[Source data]

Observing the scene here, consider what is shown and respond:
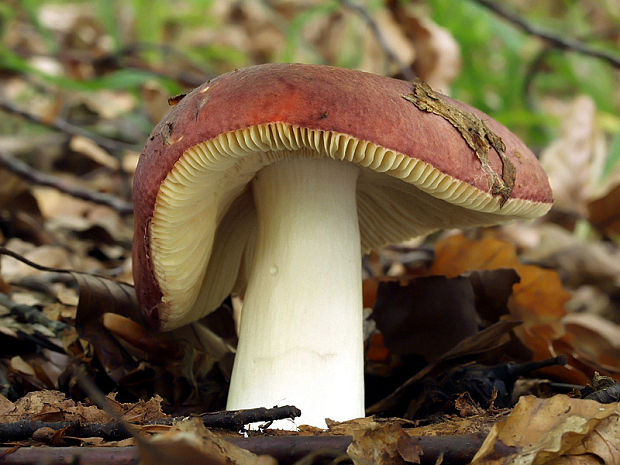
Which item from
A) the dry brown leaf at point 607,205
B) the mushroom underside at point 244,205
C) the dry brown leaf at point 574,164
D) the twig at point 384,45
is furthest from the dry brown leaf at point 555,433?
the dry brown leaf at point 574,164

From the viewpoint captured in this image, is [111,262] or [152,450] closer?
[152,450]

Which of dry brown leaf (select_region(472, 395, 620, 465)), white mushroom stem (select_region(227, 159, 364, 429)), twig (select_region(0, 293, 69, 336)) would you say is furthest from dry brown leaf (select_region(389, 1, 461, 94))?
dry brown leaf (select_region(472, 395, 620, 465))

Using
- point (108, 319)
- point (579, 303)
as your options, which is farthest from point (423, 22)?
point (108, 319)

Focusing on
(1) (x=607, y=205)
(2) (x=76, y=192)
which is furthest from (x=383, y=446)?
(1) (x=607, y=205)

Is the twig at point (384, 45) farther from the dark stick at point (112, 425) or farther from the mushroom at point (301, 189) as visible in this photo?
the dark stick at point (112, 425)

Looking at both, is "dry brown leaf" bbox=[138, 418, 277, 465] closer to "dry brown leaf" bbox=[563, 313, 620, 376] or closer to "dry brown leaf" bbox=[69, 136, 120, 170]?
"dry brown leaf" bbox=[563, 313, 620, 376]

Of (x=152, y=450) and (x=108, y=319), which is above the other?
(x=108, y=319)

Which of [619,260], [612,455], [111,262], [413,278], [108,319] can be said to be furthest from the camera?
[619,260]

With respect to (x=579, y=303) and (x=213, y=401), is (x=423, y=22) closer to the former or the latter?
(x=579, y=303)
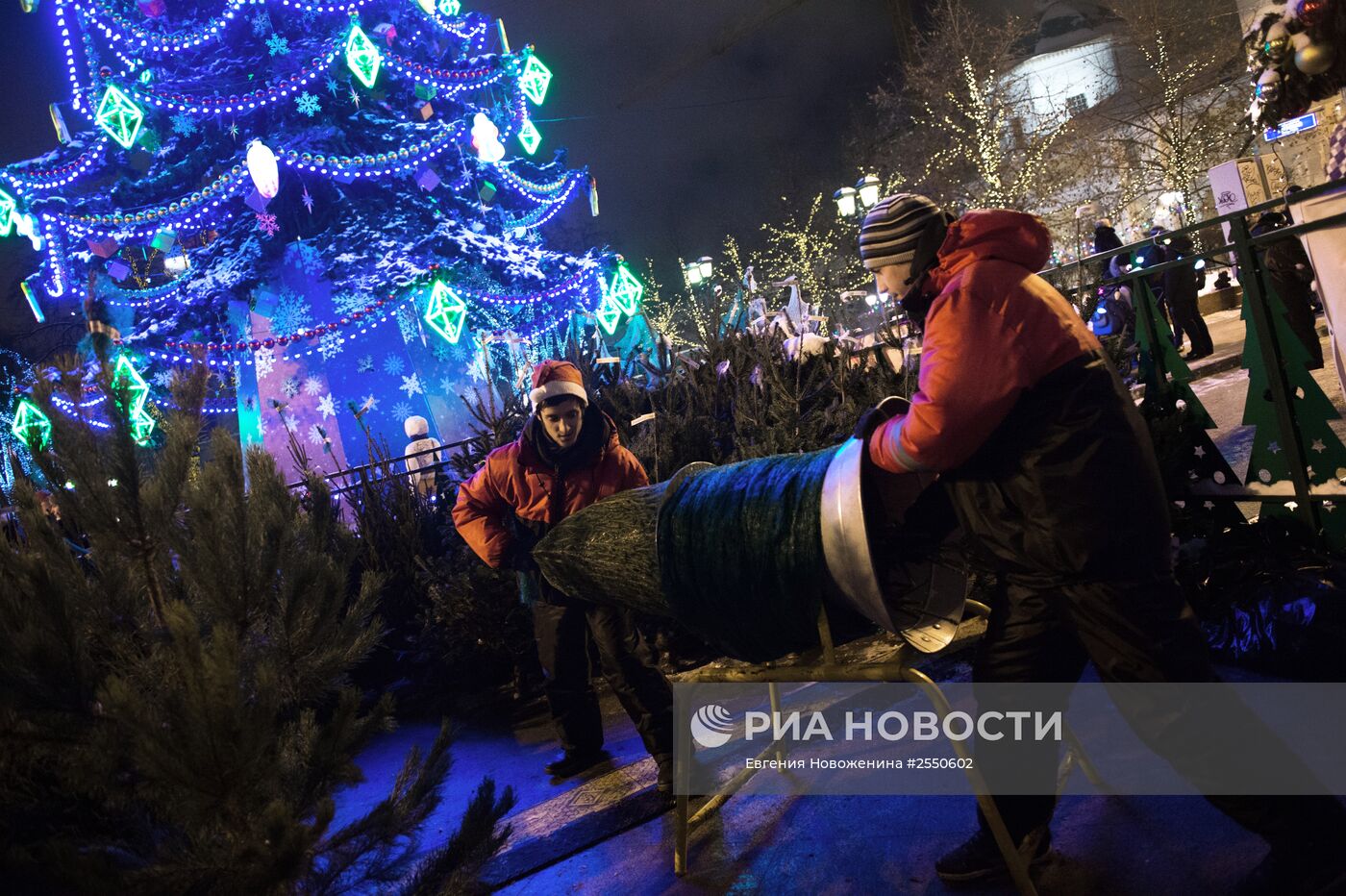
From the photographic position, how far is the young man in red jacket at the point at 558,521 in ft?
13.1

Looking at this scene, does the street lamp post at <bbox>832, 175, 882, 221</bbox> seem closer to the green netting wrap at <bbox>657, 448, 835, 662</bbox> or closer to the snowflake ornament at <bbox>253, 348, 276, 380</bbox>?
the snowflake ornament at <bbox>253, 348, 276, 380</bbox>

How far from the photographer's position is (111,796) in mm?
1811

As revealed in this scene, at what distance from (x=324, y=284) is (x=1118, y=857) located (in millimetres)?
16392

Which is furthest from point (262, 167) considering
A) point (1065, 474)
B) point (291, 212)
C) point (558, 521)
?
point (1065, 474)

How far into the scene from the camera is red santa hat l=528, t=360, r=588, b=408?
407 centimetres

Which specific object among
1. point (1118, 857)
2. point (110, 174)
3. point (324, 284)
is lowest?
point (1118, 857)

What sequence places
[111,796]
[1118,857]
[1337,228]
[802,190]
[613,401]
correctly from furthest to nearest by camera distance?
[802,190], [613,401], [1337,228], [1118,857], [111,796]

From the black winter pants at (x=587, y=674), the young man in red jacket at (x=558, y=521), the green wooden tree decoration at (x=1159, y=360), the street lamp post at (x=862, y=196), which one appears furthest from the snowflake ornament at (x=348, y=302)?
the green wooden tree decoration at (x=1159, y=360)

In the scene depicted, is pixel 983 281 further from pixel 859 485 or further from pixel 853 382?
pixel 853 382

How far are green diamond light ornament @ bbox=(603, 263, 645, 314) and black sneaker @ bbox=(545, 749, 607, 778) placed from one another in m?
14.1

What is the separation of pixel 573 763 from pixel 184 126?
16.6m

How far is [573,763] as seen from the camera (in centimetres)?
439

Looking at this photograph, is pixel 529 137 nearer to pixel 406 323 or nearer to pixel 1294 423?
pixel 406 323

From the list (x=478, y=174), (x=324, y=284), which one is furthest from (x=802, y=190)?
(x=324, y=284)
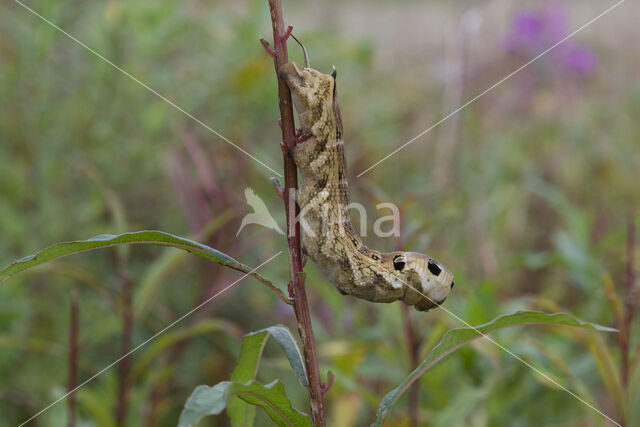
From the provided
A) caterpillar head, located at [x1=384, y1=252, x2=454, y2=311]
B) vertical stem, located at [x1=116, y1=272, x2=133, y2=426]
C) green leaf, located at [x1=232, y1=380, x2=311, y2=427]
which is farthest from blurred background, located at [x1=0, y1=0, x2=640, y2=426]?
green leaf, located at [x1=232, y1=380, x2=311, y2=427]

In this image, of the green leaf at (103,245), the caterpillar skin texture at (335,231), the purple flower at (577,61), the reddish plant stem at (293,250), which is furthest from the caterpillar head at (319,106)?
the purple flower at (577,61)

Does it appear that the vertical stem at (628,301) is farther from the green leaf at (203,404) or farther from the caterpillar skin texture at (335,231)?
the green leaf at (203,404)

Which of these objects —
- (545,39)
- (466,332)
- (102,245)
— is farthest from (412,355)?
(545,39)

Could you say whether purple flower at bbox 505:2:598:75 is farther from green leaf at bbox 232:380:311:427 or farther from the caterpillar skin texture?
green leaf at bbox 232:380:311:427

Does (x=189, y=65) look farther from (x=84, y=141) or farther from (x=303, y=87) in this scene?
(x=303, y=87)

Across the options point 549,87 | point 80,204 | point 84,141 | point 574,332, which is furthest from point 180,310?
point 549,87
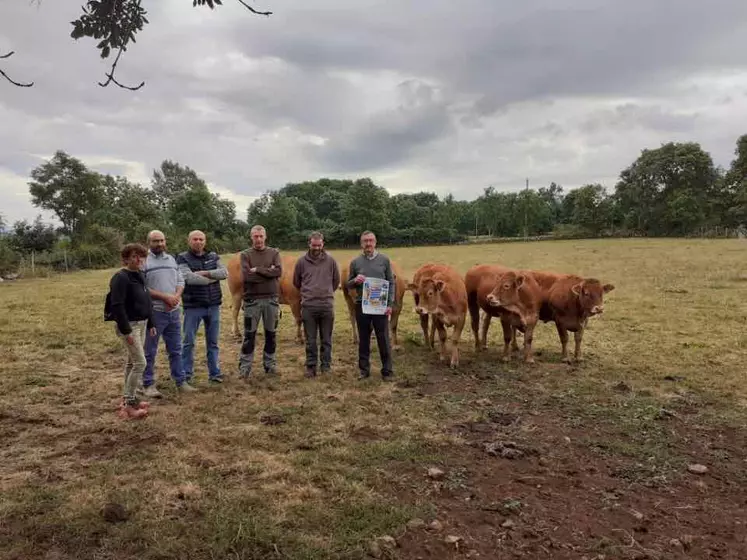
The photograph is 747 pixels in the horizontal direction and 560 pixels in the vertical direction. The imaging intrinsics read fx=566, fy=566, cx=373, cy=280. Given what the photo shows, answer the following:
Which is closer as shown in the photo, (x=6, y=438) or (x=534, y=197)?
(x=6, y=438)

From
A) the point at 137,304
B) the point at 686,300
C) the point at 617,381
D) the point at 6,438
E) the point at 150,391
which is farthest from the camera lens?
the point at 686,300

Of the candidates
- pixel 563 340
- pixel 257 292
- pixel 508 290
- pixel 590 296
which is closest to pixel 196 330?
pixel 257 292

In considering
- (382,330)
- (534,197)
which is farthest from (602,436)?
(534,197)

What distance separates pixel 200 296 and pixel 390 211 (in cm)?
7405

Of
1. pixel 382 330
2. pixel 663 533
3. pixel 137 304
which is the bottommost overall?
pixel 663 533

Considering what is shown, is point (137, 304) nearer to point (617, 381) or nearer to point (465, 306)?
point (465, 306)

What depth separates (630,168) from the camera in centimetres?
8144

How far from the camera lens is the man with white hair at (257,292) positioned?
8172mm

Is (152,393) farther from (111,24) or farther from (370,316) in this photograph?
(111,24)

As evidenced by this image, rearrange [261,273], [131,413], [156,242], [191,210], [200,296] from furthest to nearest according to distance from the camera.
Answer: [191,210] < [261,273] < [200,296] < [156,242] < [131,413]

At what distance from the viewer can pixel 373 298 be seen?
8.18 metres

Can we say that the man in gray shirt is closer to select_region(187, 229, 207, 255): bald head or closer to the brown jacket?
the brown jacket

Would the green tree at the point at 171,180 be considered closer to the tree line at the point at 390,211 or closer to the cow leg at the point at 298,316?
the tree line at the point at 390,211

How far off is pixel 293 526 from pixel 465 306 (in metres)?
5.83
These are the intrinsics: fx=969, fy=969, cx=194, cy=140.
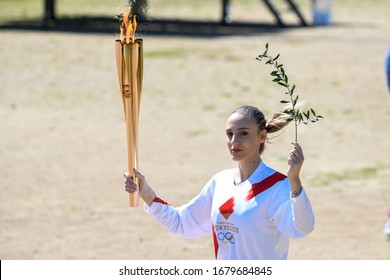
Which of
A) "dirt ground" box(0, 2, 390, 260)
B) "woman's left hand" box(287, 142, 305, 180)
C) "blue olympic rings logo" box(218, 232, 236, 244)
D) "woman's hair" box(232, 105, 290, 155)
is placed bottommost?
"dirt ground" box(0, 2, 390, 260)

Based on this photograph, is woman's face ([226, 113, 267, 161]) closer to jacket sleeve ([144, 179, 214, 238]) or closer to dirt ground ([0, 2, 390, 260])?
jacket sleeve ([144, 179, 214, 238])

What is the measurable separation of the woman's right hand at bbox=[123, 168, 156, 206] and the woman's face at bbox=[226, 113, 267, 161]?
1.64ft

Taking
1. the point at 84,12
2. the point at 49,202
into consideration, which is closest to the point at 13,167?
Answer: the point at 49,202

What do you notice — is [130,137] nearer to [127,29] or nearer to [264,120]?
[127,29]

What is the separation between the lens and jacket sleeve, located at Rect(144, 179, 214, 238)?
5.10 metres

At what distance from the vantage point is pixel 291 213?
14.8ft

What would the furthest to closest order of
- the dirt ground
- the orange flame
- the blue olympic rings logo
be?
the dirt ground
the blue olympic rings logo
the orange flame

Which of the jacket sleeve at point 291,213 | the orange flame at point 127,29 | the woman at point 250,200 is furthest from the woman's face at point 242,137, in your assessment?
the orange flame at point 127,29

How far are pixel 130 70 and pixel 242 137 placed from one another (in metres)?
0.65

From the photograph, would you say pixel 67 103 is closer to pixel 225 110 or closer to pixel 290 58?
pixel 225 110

### Instructions to follow
Only the lines from the line with "How far off" to the end of the records should be repeated, exactly and without pictures.

### The answer
How far off is pixel 293 526 from pixel 465 306 (in metres)?
5.83
These are the intrinsics: fx=969, fy=969, cx=194, cy=140.
Which of
A) "dirt ground" box(0, 2, 390, 260)
B) "woman's left hand" box(287, 142, 305, 180)
C) "blue olympic rings logo" box(218, 232, 236, 244)
D) "woman's hair" box(232, 105, 290, 155)
is placed bottommost?
"dirt ground" box(0, 2, 390, 260)

Based on this photograph, is woman's face ([226, 113, 267, 161]) closer to jacket sleeve ([144, 179, 214, 238]) or closer to dirt ground ([0, 2, 390, 260])?
jacket sleeve ([144, 179, 214, 238])

What is the measurable separation of the woman's right hand at bbox=[123, 168, 156, 206] and the woman's face at bbox=[226, 113, 267, 161]?
1.64ft

Taking
1. the point at 84,12
2. the point at 49,202
into consideration, which is closest to the point at 13,167?
Answer: the point at 49,202

What do you notice — is [130,137] nearer to [127,29] or nearer to [264,120]?
[127,29]

What is the separation between the lens and jacket sleeve, located at Rect(144, 179, 214, 238)?
5.10 metres

At what distance from the vantage point is pixel 291 213?
14.8ft

What would the furthest to closest order of
- the dirt ground
- the orange flame
- the blue olympic rings logo
be?
the dirt ground
the blue olympic rings logo
the orange flame

Which of the jacket sleeve at point 291,213 | the orange flame at point 127,29 | the woman at point 250,200 is furthest from the woman's face at point 242,137, in your assessment?
the orange flame at point 127,29

How far are pixel 130 70 and pixel 242 137 placed from one another (in metres)?
0.65

From the photograph, would you say pixel 67 103 is closer to pixel 225 110 or closer to pixel 290 58?
pixel 225 110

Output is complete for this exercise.